## Exercise
Can you arrange every line of the items below as a numbered list, leaving out blank lines?

******************************

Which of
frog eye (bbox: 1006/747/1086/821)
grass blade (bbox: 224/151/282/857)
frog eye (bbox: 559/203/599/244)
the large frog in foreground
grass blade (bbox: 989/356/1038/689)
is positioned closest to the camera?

******************************

## Output for this task
1. Which of
2. frog eye (bbox: 1006/747/1086/821)
3. grass blade (bbox: 224/151/282/857)
4. frog eye (bbox: 559/203/599/244)
5. the large frog in foreground
6. grass blade (bbox: 989/356/1038/689)
7. is positioned closest to the camera?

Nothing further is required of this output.